Cette vidéo prise le 8 août 2023 montre un loup dans le pâturage de Pontimia dans les Alpes suisses vu à travers des jumelles de vision nocturne fournies par l'ONG suisse 'OPPAL'

Aliki et François se sont joints dès le début et effectuent maintenant deux séjours de cinq jours dans divers endroits chaque été.

"C'est notre temps de vacances", a déclaré François, regardant autour de l'endroit désolé, atteint après quatre heures de route depuis Genève et une randonnée de près de deux heures sur un chemin escarpé et rocheux.

À 2 200 mètres (7 200 pieds) au-dessus du niveau de la mer, les températures plongent rapidement au coucher du soleil.

À l'aide d'une bâche, le couple a créé un abri de guet, équipé de chaises de camping, de couvertures thermiques et d'une cafetière au propane pour passer la nuit.

Ils ont également planté une petite tente où l'un pourrait théoriquement se reposer pendant que l'autre surveille, mais reconnaissent qu'ils l'ont à peine utilisée.

Tout au long de la nuit glaciale, ils scrutent à tour de rôle l'horizon avec des jumelles thermiques infrarouges toutes les 15 minutes à la recherche de signes d'animaux se dirigeant vers le troupeau de moutons au repos, leurs cloches sonnant doucement dans l'obscurité.

« Vous devez regarder souvent, et vous devez bien regarder », a déclaré Aliki, « car le loup peut nous voir dans l'obscurité et sait quand tenter sa chance. Et quand ça bouge, ça bouge extrêmement vite.

- 'Magique' -

Pour effrayer un loup, « vous ne pouvez pas avoir peur vous-même », a déclaré François, expliquant comment lui et Aliki deux nuits plus tôt avaient chassé des loups trois fois en quelques heures.

« Il faut deux personnes », a-t-il dit. "L'un surveille le loup avec les jumelles, et l'autre court vers la bête avec la torche... et un sifflet".

C'est un effort athlétique, courir à flanc de montagne dans l'obscurité, trébucher sur des rochers et des taupinières, a-t-il déclaré. "Mais c'est magique."

Les bénévoles de l'OPPAL chassent en moyenne les loups une fois toutes les 20 nuits, avec 32 événements de ce type enregistrés l'année dernière

Moulin a déclaré que les bénévoles de l'OPPAL chassent en moyenne les loups une fois toutes les 20 nuits, avec 32 événements de ce type enregistrés l'année dernière.

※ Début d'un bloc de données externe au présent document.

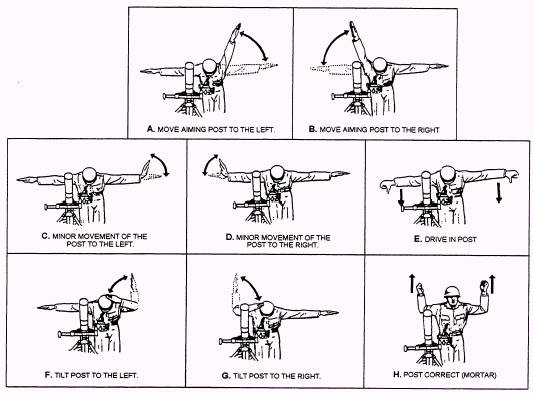 A. MOVE AIMING POST TO THE LEFT.

B. MOVE AIMING POST TO THE RIGHT

C. MINOR MOVEMENT OF THE POST TO THE LEFT.

D. MINOR MOVEMENT OF THE POST TO THE RIGHT.

E. DRIVE IN POST

F. TILT POST TO THE LEFT.

G. TILT POST TO THE RIGHT.

H. POST CORRECT (MORTAR)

Le berger Mathis von Siebenthal apprécie l'effort.

"C'est une si grande aide", a-t-il déclaré après avoir livré le troupeau à Aliki et François pour la nuit.

"Si OPPAL n'était pas là, je serais toujours… en train de penser si le loup arrive ou non", a déclaré le ressortissant allemand de 36 ans au visage bronzé et usé.

"Comme ça, je peux aller dormir."

Après une longue nuit froide et sans incident sous un ciel d'étoiles filantes, Aliki a déclaré qu'elle avait hâte de se reposer au refuge de montagne à environ un kilomètre de là.

"Les deux dernières heures sont les pires", a-t-elle déclaré les yeux troubles.

"Entre 4h00 et 6h00 du matin, nous ne rêvons que du matin, du café et du sommeil."